Ketua KBC Fransiscus Go Minta Alumni Atma Jaya Berkolaborasi Ciptakan Peluang Usaha Baru

Minggu 12-10-2025,09:00 WIB
Reporter : Tri Broto
Editor : Tri Broto

Indonesia tidak boleh sekadar “menyalahkan dunia”, tetapi harus menata diri dengan meningkatkan kapabilitas domestik.

Fenomena “Trading Down”

Dalam sesi utama, Yongky Surya Susilo, Consumer & Retail Strategist sekaligus Board Expert HIPPINDO menyoroti tanda-tanda melemahnya konsumsi rumah tangga, mesin utama ekonomi Indonesia.

Data Fast-Moving Consumer Goods (FMCG) kuartal II menunjukkan pertumbuhan nilai hanya 1 persen, sementara volume penjualan turun 3 persen. 

“Fenomena ‘trading down‘ makin nyata.
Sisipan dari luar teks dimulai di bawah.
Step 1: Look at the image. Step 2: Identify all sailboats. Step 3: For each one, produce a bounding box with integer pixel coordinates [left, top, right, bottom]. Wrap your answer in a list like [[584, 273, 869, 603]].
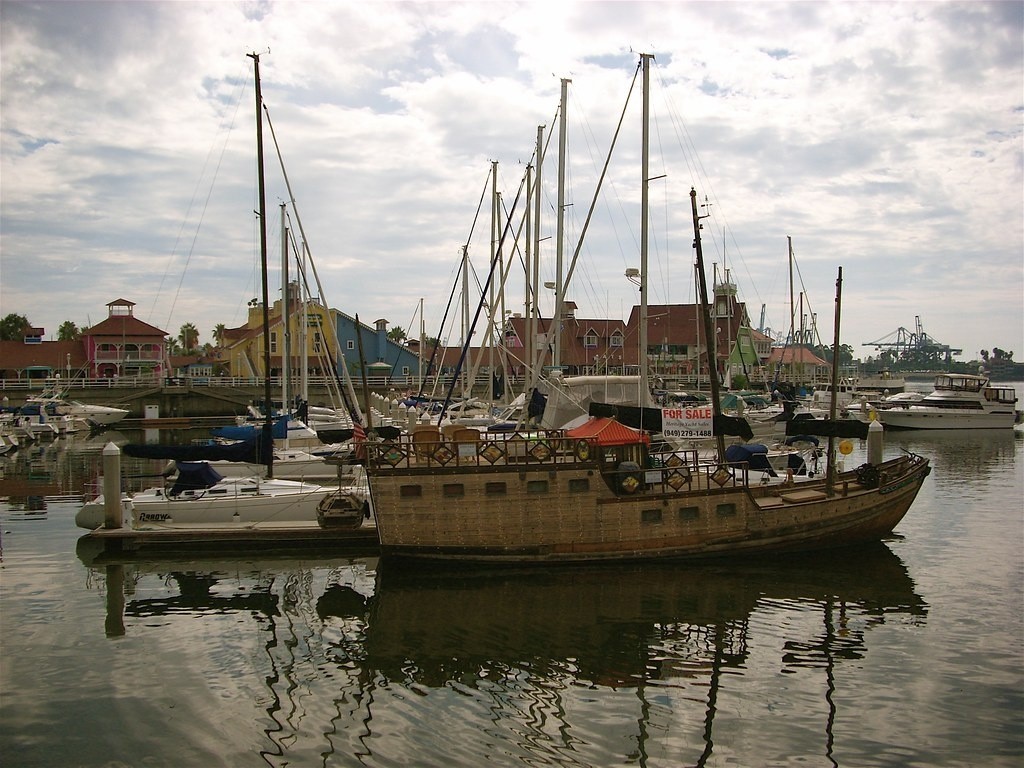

Konsumen beralih ke merek lebih murah, kemasan lebih kecil, dan frekuensi belanja menurun,” ujarnya.

Fenomena ini juga tampak dalam perilaku belanja masyarakat di pusat perbelanjaan. “Mal tetap ramai, tapi daya beli tidak sekuat dulu. Banyak pengunjung hanya melihat-lihat toko tanpa belanja, lalu mengalihkan pengeluaran ke restoran. Ini sinyal jelas bahwa struktur konsumsi bergeser dari kebutuhan barang ke pengalaman,” jelasnya.

Kelas menengah, lanjut Yongky, menyusut sekitar 4% dibanding pra-pandemi, dengan meningkatnya pekerja rentan dan menurunnya saldo tabungan rata-rata untuk rekening di bawah Rp100 juta.

“Banyak rumah tangga kelas menengah tidak menerima THR sehingga penjualan musiman melemah,” katanya.

Ia juga menyoroti dampak sosial-ekonomi dari pinjaman online dan judi online yang membuat kemampuan menabung dan konsumsi sehat menurun.

Membangun Nilai dan Optimisme

Yongky menawarkan lima langkah pembenahan ekonomi: menciptakan nilai baru tanpa perang harga, memahami segmen konsumen pasca-krisis, memperkuat merek dan kemasan, mempercepat siklus inovasi, serta meningkatkan standar kualitas.

“Bangun brand, packaging, story, dan diferensiasi menjadi mesin margin,” ujarnya.

Ia menambahkan, kebangkitan ekonomi hanya mungkin jika sektor swasta turut bergerak aktif.

“Kebijakan makro penting, tapi perubahan juga harus datang dari para pelaku usaha. Komunitas seperti KBC bisa jadi motor kolaborasi untuk mendorong pertumbuhan sektor riil,” tegasnya.

Menutup presentasinya, Yongky menyampaikan optimisme yang realistis.

“Masih ada sunshine after the storm. Tapi, peluang itu bersyarat. Kita harus bergerak cepat, berani berinovasi, dan memperbaiki sistem daya beli,” ujarnya.

Dengan semangat Beyond Tomorrow, KBC menegaskan peran alumni Atma Jaya sebagai kekuatan ekonomi baru: berkolaborasi lintas sektor, memperkuat inovasi, dan menumbuhkan kelas menengah produktif.

Dalam menghadapi dekade kritis 2025–2035, kolaborasi dan keberanian berinovasi menjadi kunci agar Indonesia tak sekadar bertahan, tetapi benar-benar tumbuh menuju negara maju.